Pancreatic Cancer in NSW
In 2006, pancreatic cancer accounted for 2.2 per cent of all new cases of cancer. Pancreatic cancer accounted for 5.4 per cent of all cancer deaths and was the sixth most common cause of cancer mortality in New South Wales in 2006.
Until 2000, the age-standardised incidence rate of pancreatic cancer was declining in males but increasing by 0.7 per cent per annum in females. However since 2000, rates have increased by 1.8 per cent per annum in males and continued to increase at 0.7 per cent per annum in females.
The major risk factor for pancreatic cancer is age and, as with many cancers, the risk of developing pancreatic cancer increases with age. Pancreatic cancer is uncommon in people under 50 years old. Age-specific incidence rates in 80-85 year olds are 9.8 and 15.0 times higher in males and females respectively compared to 50-54 year olds. There is very little variation in pancreatic cancer incidence by demographic variables such as geographic location, socioeconomic status or country of birth.
"The best hope lies with the development of new diagnostic methods to detect the pre-cursor cells to invasive cancer."
Consistently, most cases of pancreatic cancer have been diagnosed at a distant degree of spread. In 2006, only 16.8 per cent of cases were diagnosed with cancer localised to the pancreas. The majority (43.7% of cases) were diagnosed with distant spread or secondary metastases and 13.4 per cent had regional spread outside the pancreas. Just over one quarter of cases (26.1%) were of an unknown degree of spread.
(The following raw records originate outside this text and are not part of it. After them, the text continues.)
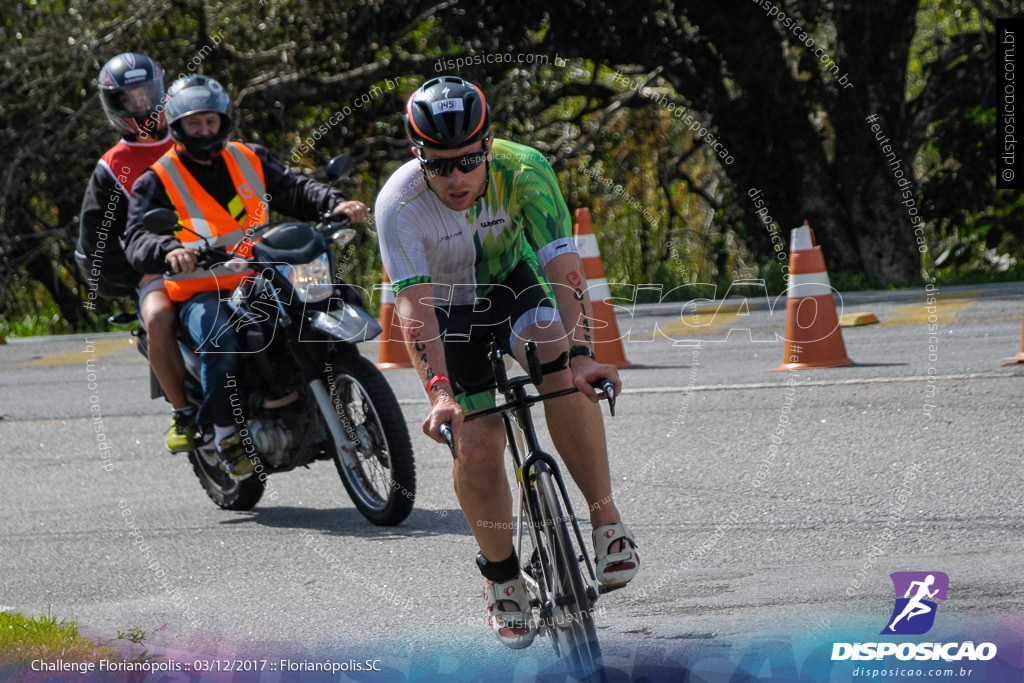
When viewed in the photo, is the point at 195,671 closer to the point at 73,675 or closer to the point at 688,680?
the point at 73,675

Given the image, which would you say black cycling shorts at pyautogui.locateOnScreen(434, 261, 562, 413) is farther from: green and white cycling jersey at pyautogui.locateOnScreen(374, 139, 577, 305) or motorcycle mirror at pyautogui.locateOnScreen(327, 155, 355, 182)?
motorcycle mirror at pyautogui.locateOnScreen(327, 155, 355, 182)

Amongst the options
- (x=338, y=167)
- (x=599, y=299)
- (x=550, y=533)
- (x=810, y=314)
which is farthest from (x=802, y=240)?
(x=550, y=533)

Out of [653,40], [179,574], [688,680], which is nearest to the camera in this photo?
[688,680]

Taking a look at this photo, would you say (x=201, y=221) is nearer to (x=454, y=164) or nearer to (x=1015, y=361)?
(x=454, y=164)

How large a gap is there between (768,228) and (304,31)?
19.4ft

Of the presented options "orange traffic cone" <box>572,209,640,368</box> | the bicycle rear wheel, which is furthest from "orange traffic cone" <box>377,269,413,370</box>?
the bicycle rear wheel

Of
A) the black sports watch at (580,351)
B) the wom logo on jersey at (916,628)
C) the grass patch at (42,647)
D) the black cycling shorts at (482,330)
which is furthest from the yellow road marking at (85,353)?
the wom logo on jersey at (916,628)

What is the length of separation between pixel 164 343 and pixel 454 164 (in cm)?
304

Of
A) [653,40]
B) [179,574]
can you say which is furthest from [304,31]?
[179,574]

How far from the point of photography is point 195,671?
4102mm

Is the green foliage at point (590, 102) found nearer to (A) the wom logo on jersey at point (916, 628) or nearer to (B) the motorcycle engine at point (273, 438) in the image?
(B) the motorcycle engine at point (273, 438)

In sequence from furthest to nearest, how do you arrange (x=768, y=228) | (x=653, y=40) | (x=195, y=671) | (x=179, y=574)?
1. (x=768, y=228)
2. (x=653, y=40)
3. (x=179, y=574)
4. (x=195, y=671)

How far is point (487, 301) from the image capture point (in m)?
4.37

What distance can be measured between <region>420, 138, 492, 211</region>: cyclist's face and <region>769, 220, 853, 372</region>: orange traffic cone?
4879 millimetres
Pancreatic cancer has a poor prognosis with very low survival. Most cases (75%) do not survive past one year, and the five-year relative survival for the 1999-2003 period was 7.2 per cent. Five-year relative survival has not improved significantly since 1980. There has been a slight but significant increase in one-year survival from 19.3 per cent in the 1980-1983 period, to 24.6 per cent in the 1999-2003 period. Even pancreatic cancers diagnosed with localised disease have a poor five-year survival of 11.2 per cent. Therefore, earlier detection of pancreatic cancers will have limited benefit in improving the overall survival from pancreatic cancer. The best hope lies with the development of new diagnostic methods to detect the pre-cursor cells to invasive cancer, and new treatments for pancreatic cancer.